The Misuse of the Bell Curve

Throughout history, the bell-shaped distribution of test scores has been used to argue that intelligence is "naturally" distributed — that most people are "average," a few are "gifted," and a few are "deficient," and that this is simply a law of nature.

This reasoning is flawed for several reasons:

The normal distribution of scores is an artifact of test design. You could build a test that gives everyone the same score, or one that separates people into two clumps. The bell shape is a choice.
Environmental factors affect scores. Access to test preparation, quality of schools, family income, nutrition, exposure to test-taking strategies — all of these influence scores. The distribution of scores reflects the distribution of opportunity, not just the distribution of ability.
The model is useful, not true. The normal distribution is a good approximation of SAT scores, which makes it a useful tool for admissions offices and students. But treating the model as a law of nature leads to fatalistic thinking: "The bell curve says most people are mediocre." No. The bell curve says that a particular measurement tool, applied to a particular population, produces a particular distribution of scores. That's a much more modest — and more accurate — claim.

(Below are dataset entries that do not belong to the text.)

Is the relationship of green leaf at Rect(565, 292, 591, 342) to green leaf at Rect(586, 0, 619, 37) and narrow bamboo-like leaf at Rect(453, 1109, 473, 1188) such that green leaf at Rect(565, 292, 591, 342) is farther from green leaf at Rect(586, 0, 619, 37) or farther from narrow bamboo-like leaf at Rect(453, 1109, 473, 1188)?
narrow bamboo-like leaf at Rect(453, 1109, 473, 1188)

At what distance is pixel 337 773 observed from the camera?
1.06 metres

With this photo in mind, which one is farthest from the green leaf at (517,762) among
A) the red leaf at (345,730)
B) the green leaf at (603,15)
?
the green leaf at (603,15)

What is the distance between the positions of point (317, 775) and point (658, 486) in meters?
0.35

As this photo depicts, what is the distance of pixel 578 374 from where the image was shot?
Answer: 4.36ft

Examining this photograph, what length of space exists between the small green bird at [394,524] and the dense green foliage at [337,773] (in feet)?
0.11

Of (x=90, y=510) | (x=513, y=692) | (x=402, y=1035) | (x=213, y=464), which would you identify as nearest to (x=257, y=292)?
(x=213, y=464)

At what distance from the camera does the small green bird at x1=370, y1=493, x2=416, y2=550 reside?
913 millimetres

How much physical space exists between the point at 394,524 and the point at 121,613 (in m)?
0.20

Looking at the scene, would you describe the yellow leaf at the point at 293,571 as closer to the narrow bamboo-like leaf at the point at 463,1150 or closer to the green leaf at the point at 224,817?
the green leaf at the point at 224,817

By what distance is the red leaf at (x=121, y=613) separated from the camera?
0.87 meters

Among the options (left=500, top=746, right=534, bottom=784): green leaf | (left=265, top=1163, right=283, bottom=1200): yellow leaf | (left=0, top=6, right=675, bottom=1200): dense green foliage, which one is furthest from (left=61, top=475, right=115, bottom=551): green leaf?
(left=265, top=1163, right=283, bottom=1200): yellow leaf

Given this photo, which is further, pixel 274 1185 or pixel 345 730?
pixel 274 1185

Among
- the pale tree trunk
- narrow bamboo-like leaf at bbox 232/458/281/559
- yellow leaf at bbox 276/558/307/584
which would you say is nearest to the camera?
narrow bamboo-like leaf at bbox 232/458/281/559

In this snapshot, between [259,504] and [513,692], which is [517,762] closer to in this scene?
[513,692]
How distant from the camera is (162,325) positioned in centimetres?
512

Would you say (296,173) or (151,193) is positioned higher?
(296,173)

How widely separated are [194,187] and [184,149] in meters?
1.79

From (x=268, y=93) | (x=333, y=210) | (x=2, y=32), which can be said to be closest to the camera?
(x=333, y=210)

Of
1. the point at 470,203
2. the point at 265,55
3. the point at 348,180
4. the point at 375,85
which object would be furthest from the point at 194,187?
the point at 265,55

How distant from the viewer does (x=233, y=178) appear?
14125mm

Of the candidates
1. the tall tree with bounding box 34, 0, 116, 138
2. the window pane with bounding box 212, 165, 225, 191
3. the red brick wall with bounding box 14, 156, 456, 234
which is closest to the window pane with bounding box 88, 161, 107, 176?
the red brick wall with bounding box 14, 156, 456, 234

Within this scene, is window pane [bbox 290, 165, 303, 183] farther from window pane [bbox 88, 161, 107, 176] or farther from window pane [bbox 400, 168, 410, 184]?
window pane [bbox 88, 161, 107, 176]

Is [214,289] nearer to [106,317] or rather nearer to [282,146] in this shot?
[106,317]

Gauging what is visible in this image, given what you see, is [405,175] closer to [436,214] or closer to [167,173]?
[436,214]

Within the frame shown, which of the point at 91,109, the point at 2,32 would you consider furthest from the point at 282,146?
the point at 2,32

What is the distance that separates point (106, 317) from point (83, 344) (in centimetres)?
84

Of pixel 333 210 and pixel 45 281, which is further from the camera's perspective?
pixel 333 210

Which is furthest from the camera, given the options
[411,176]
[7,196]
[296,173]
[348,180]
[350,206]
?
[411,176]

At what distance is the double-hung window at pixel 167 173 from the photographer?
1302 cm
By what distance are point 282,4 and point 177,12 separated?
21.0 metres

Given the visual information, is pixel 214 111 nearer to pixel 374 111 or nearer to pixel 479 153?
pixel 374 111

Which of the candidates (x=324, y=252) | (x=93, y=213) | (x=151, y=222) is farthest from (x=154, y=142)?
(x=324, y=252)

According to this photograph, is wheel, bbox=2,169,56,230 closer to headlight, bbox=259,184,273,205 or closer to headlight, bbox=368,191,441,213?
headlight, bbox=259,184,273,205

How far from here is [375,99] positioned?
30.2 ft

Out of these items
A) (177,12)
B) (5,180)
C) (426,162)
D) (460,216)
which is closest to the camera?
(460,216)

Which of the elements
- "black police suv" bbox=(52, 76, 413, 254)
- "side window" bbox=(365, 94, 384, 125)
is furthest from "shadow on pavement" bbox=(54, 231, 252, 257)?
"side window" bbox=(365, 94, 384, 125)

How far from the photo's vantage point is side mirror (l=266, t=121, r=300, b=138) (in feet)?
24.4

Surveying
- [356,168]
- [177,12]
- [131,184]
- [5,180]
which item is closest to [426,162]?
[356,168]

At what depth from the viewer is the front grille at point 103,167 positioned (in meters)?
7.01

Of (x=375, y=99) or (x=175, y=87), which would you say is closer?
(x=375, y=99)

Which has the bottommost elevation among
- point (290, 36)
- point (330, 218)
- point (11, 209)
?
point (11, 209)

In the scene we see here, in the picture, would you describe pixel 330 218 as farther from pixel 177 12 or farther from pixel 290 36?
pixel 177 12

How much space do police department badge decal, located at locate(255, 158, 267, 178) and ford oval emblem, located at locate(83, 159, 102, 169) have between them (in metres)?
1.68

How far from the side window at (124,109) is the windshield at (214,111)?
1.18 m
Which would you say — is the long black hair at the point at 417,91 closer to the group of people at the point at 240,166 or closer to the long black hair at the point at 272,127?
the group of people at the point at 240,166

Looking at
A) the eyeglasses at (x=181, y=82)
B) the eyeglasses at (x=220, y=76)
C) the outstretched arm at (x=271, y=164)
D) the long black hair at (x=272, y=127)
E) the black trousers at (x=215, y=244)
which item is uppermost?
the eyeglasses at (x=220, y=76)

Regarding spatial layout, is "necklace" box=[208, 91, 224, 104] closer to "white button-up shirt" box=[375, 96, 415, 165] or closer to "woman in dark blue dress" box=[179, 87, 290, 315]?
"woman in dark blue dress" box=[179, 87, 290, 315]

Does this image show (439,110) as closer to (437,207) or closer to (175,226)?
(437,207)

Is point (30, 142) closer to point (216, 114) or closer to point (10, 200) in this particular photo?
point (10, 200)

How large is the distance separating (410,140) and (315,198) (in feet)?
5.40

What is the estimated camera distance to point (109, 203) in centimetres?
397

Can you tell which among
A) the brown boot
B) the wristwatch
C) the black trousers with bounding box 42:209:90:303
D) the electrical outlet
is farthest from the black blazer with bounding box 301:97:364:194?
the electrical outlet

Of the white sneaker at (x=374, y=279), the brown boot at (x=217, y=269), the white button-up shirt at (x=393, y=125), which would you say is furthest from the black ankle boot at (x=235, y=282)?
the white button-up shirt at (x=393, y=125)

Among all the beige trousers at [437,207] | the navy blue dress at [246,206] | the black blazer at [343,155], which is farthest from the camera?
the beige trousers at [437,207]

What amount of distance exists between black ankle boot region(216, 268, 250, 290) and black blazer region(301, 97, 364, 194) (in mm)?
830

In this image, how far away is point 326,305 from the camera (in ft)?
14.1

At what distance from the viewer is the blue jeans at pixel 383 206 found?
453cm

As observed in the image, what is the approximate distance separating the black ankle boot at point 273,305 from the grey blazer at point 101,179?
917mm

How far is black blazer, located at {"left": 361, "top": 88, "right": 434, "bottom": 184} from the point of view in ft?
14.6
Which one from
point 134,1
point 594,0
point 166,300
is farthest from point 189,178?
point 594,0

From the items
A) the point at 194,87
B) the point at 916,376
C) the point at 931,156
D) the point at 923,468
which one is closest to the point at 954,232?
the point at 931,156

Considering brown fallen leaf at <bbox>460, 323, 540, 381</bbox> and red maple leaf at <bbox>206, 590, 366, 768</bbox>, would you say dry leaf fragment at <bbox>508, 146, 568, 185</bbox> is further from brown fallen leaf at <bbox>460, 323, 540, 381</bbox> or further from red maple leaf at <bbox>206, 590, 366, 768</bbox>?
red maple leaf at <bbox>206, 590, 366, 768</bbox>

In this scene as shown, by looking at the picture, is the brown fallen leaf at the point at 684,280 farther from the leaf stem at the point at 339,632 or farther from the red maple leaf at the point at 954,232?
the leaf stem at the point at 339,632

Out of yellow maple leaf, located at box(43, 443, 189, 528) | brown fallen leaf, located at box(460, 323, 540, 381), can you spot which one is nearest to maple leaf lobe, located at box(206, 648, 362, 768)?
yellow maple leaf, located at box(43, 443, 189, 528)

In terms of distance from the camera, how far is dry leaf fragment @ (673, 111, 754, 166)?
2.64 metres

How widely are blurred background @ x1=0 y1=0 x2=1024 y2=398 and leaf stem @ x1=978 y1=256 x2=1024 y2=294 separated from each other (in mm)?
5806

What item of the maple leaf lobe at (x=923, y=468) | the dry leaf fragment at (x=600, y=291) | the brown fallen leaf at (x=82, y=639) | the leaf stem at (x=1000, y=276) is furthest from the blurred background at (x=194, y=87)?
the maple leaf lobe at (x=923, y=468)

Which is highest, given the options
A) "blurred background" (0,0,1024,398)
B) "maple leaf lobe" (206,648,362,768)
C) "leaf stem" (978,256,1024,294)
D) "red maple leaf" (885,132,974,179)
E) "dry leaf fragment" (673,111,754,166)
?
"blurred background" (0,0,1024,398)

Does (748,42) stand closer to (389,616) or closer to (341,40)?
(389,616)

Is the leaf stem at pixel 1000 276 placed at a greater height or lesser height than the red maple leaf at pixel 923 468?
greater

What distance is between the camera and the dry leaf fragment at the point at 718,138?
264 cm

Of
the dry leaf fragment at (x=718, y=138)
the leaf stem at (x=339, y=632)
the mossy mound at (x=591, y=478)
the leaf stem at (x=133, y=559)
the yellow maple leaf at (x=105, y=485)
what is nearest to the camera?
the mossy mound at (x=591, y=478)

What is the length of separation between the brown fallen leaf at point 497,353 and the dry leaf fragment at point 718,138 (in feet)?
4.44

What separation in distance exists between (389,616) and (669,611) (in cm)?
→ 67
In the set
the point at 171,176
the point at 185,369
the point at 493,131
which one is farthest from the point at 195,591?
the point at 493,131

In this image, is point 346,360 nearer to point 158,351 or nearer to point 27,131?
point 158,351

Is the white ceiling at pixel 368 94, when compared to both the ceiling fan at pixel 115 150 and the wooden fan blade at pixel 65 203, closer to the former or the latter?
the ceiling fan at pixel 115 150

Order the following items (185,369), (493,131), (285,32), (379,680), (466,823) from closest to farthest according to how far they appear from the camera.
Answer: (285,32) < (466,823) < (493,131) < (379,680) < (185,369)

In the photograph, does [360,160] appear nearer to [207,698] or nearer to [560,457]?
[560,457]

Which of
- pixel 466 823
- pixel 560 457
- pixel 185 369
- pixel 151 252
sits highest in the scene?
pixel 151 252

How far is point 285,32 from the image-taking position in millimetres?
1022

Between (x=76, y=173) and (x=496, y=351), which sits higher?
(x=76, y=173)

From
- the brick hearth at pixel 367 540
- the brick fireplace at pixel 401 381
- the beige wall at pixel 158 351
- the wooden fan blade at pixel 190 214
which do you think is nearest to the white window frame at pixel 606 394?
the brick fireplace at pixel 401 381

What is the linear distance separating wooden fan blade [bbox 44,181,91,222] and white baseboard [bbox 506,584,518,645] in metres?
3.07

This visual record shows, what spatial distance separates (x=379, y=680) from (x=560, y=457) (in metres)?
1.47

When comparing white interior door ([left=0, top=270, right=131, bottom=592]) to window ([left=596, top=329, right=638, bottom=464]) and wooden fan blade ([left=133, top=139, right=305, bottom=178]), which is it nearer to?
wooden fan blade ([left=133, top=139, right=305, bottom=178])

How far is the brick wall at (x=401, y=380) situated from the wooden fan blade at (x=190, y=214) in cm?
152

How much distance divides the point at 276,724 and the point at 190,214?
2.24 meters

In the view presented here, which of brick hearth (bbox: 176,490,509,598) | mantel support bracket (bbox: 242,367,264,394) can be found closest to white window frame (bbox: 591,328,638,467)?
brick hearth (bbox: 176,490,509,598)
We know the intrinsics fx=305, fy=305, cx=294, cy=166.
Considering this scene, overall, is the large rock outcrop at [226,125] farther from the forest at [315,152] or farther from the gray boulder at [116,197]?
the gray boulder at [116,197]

Professor Washington's Lens

This matters beyond standardized testing. Professor Washington encounters the same issue with risk assessment algorithms. If a predictive policing algorithm assigns risk scores that follow a bell curve, it's tempting to think the bell curve represents some fundamental distribution of "criminality" in the population. But the distribution reflects the algorithm's design choices: which features it includes, how it weights them, what training data it uses.

"When someone shows you a bell curve," Washington tells his students, "your first question should be: Who built this instrument, and what choices did they make?"

Discussion Questions

If the SAT were redesigned to produce a uniform distribution of scores (everyone equally spread from 400 to 1600), how would this change the college admissions process? Would it be fairer? Less fair? Why?
The College Board publishes mean scores broken down by race, gender, and family income, and significant gaps exist between groups. Given what you've learned about how the test is designed, what can and cannot be concluded from these score gaps?
Some universities have moved to "test-optional" admissions, partly because of concerns about what standardized tests actually measure. Based on what you've learned about the normal distribution as a model, write a paragraph supporting or opposing this policy change. Use statistical reasoning.
Apply z-scores to your own test experience. If a class exam has $\mu = 72$ and $\sigma = 10$, and a standardized test has $\mu = 500$ and $\sigma = 100$, on which exam is a score of 92 more impressive? Show your work.

Key Takeaways

SAT and ACT scores are engineered to follow a normal distribution through careful question selection, scaling, and norming
The bell curve of scores reflects the test design, not a natural law of intelligence
Z-scores allow comparison across different tests and scoring scales
The normal model is useful for calculating percentiles and making comparisons — but it should not be mistaken for a description of human potential
Always ask: "Is this bell curve a feature of the phenomenon, or a feature of the measurement?"